**Assignment**
The reply should contain every line of the data, repeated exactly, and no pictures.

**Records for the task**

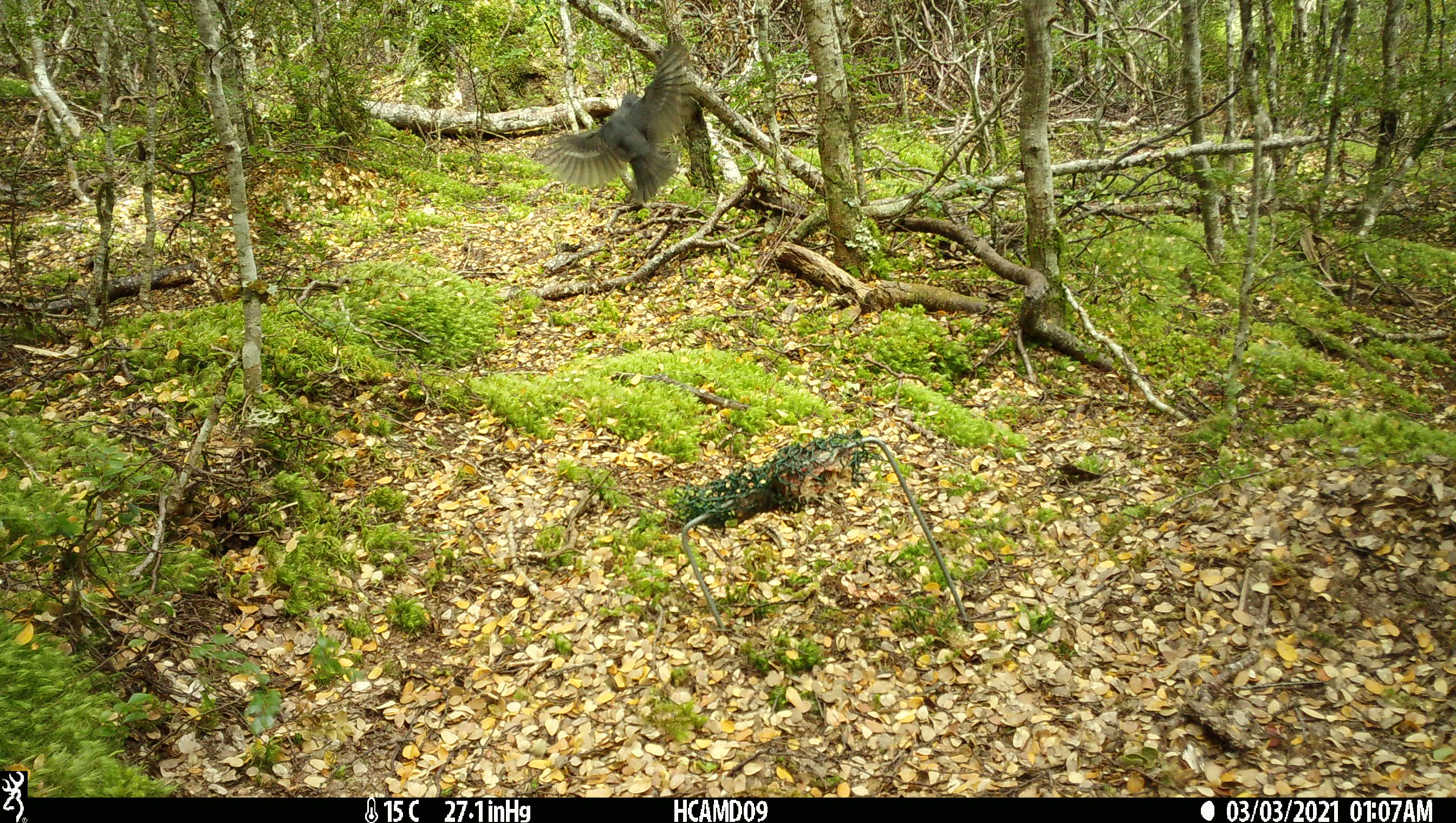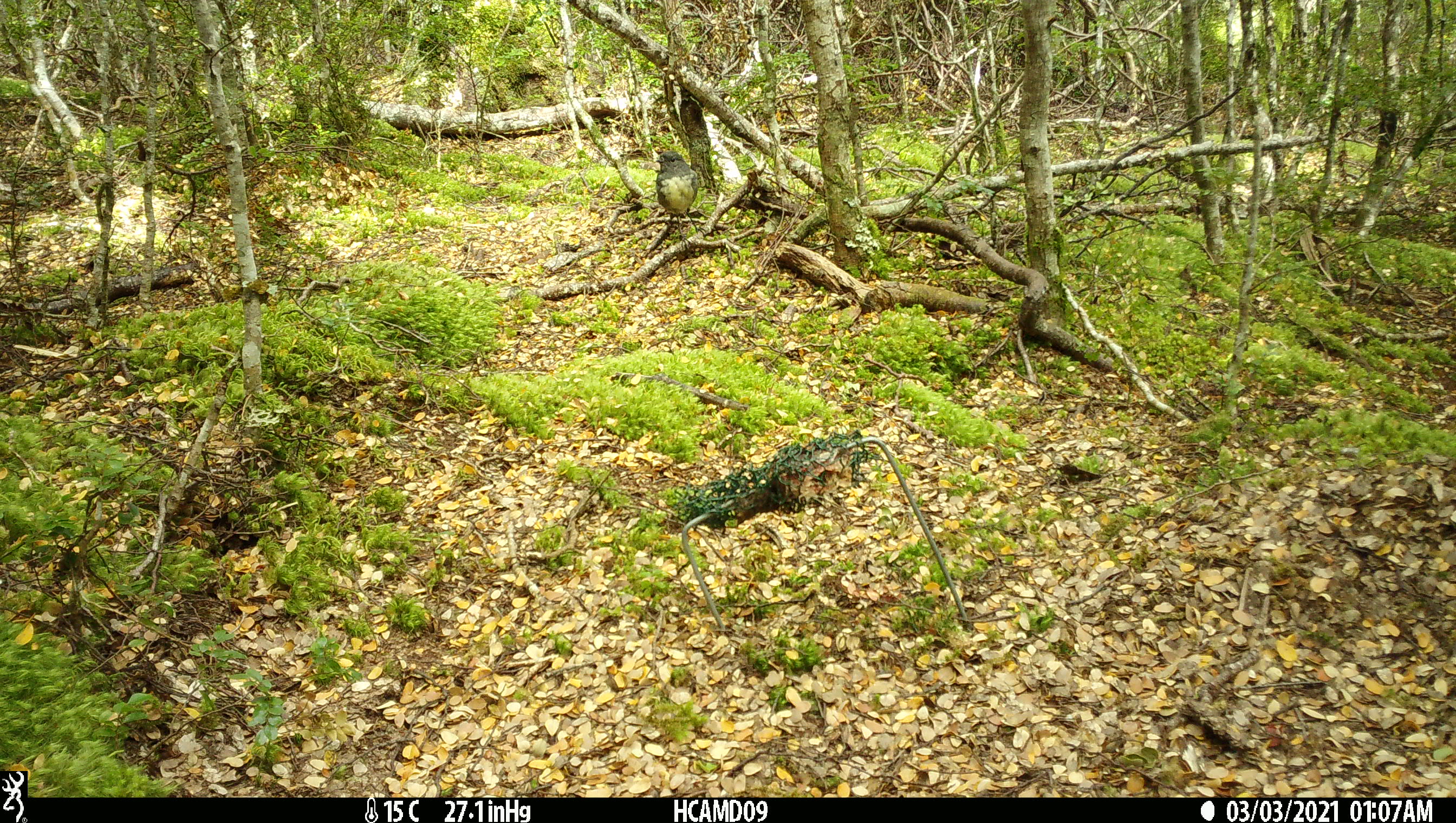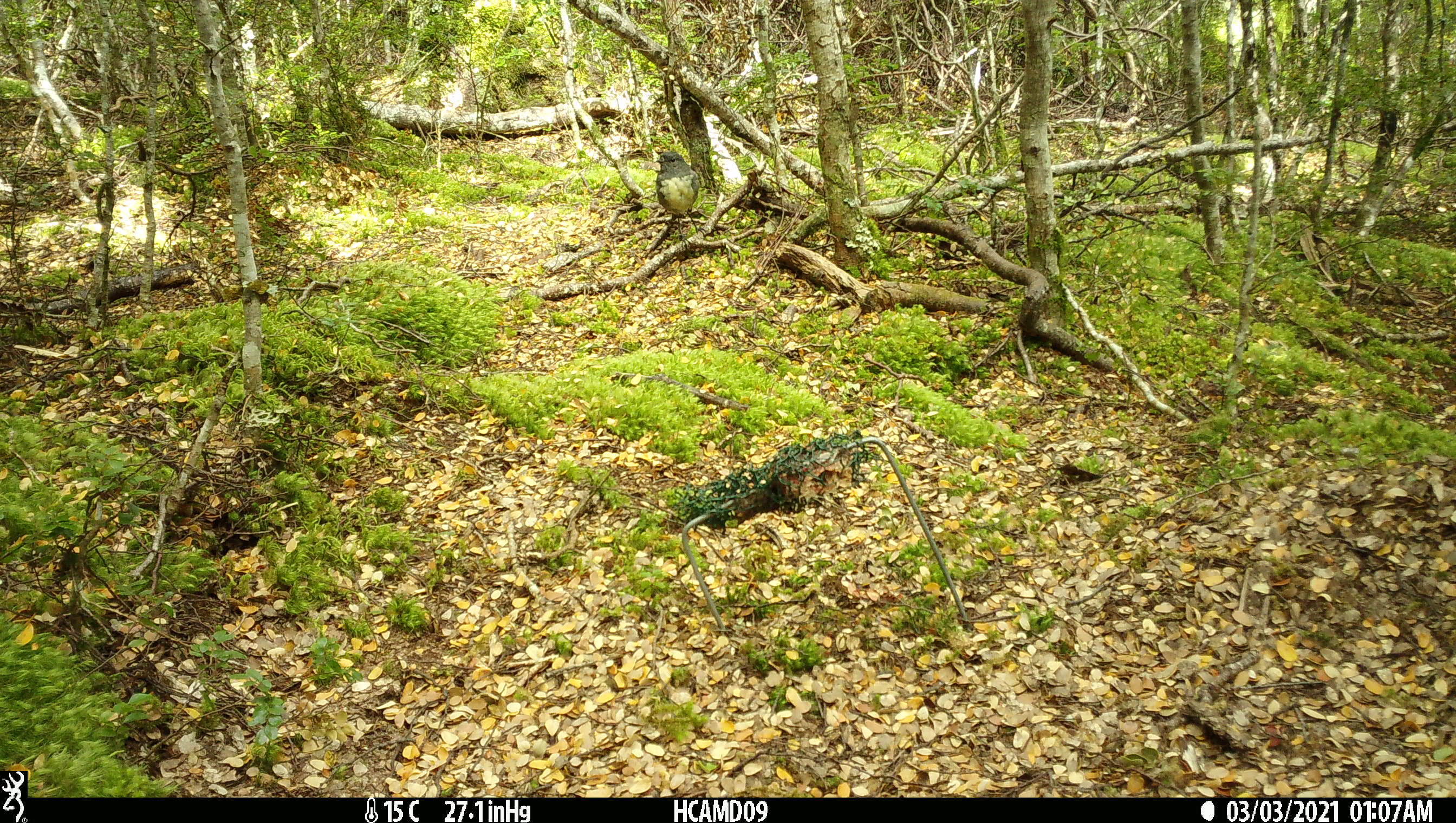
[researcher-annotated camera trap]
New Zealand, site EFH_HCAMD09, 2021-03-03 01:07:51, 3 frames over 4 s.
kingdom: Animalia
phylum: Chordata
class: Aves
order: Passeriformes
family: Petroicidae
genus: Petroica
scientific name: Petroica australis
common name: new zealand robin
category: robin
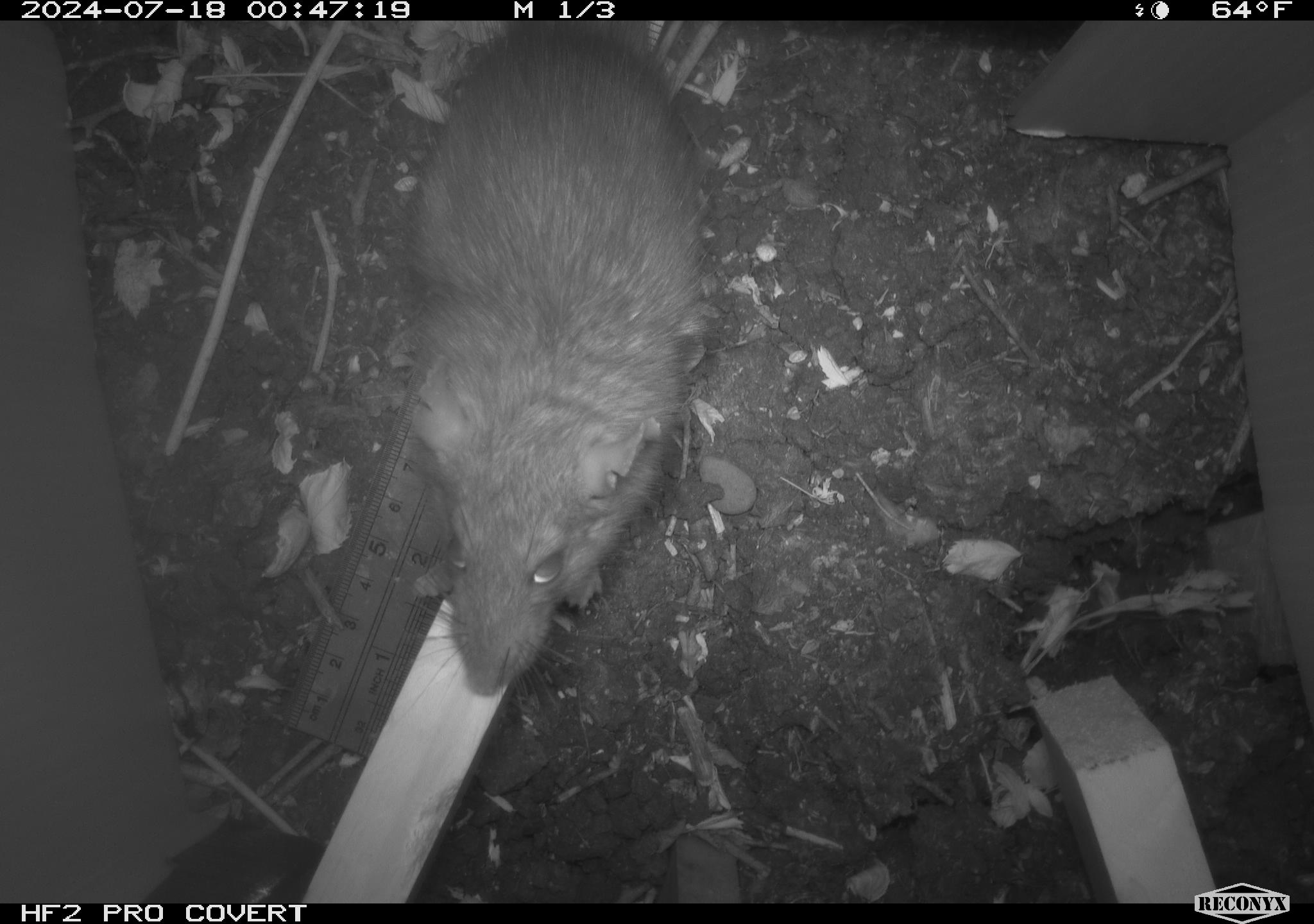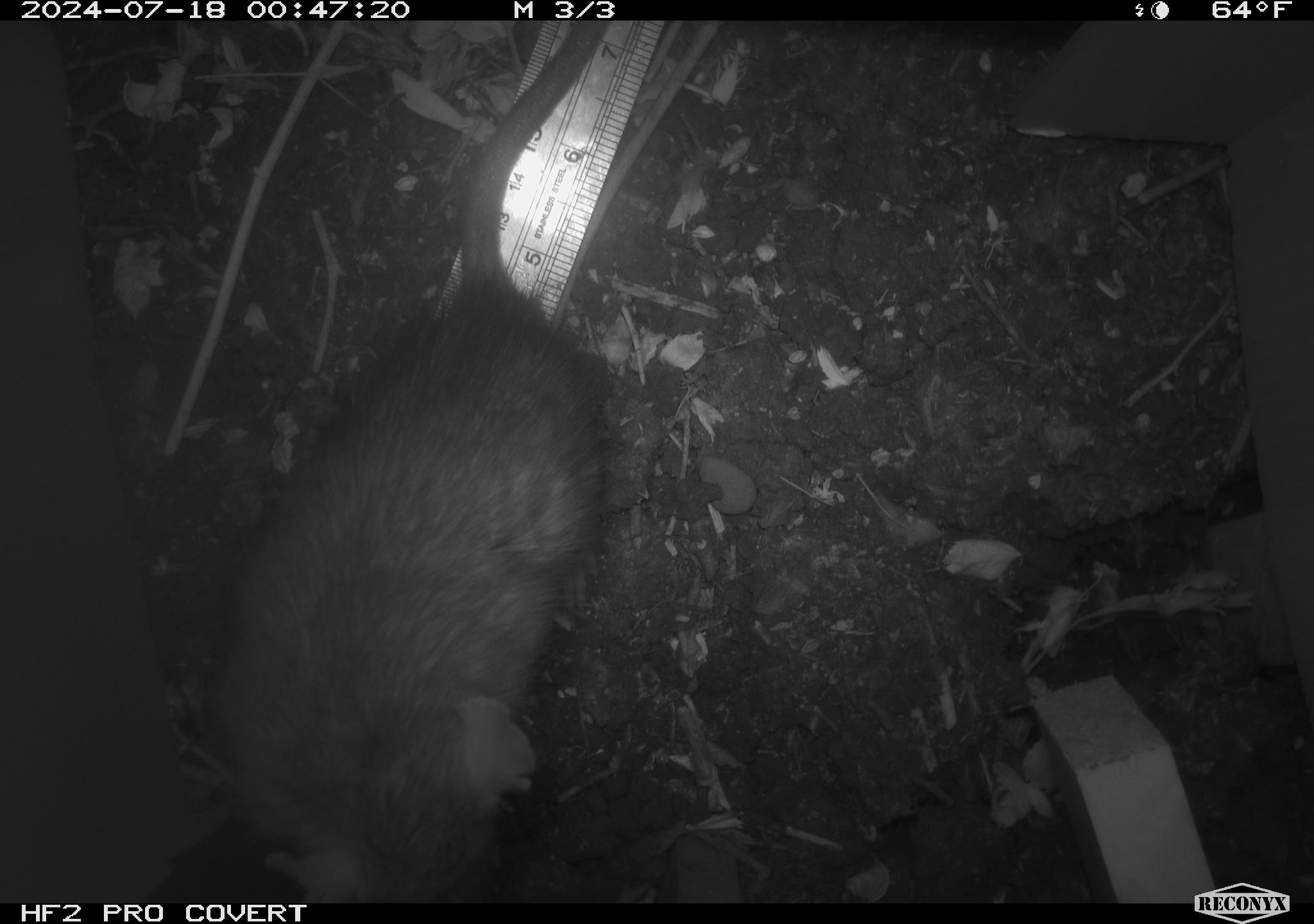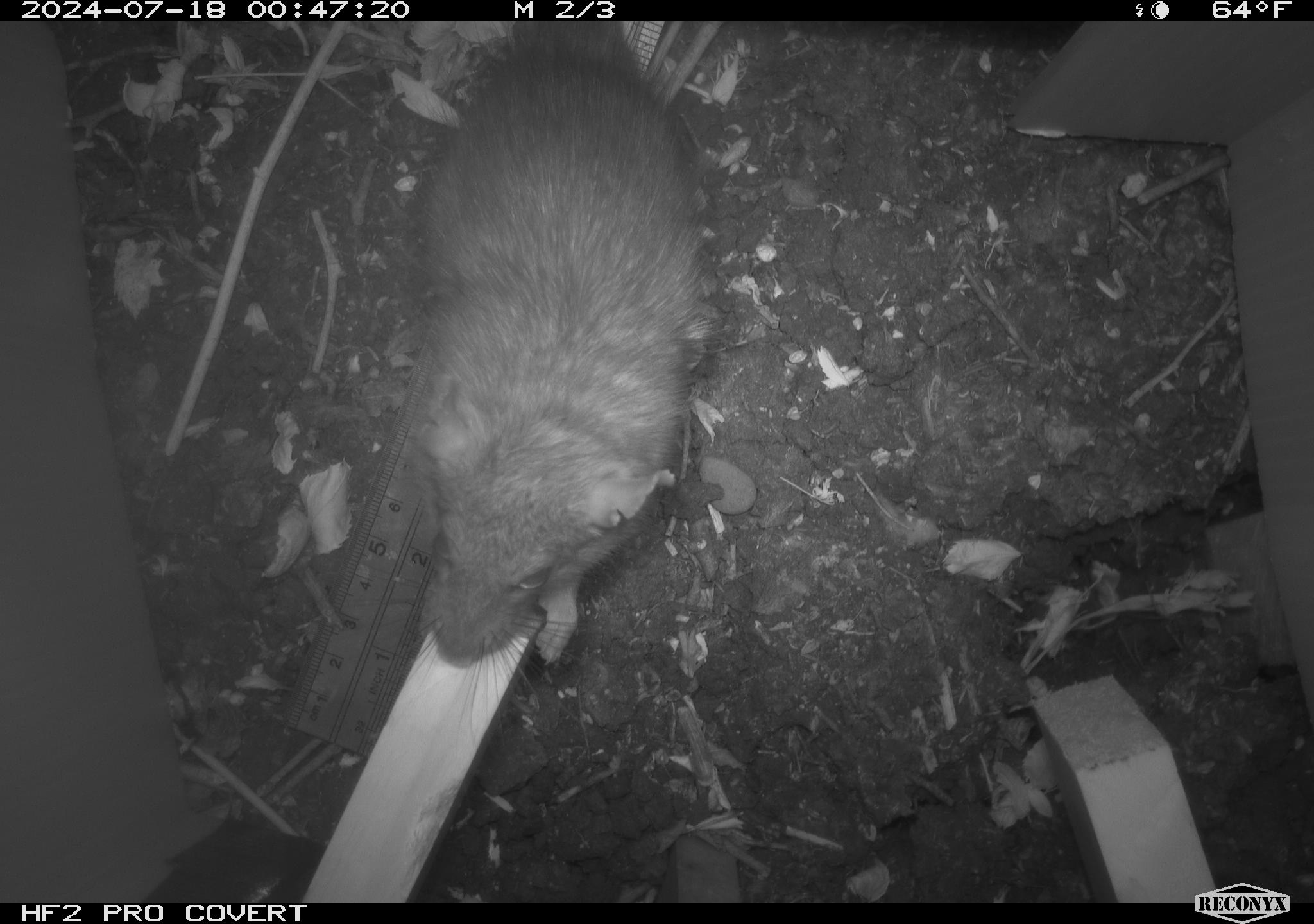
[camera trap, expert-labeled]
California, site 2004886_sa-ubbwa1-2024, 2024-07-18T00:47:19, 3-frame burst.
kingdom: Animalia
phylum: Chordata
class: Mammalia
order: Rodentia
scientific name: Rodentia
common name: woodrat or rat or mouse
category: woodrat or rat or mouse species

**Answer space**
[researcher-annotated camera trap]
New Zealand, site EFH_HCAMD09, 2021-03-03 01:07:51, 3 frames over 4 s.
kingdom: Animalia
phylum: Chordata
class: Aves
order: Passeriformes
family: Petroicidae
genus: Petroica
scientific name: Petroica australis
common name: new zealand robin
category: robin
[camera trap, expert-labeled]
California, site 2004886_sa-ubbwa1-2024, 2024-07-18T00:47:19, 3-frame burst.
kingdom: Animalia
phylum: Chordata
class: Mammalia
order: Rodentia
scientific name: Rodentia
common name: woodrat or rat or mouse
category: woodrat or rat or mouse species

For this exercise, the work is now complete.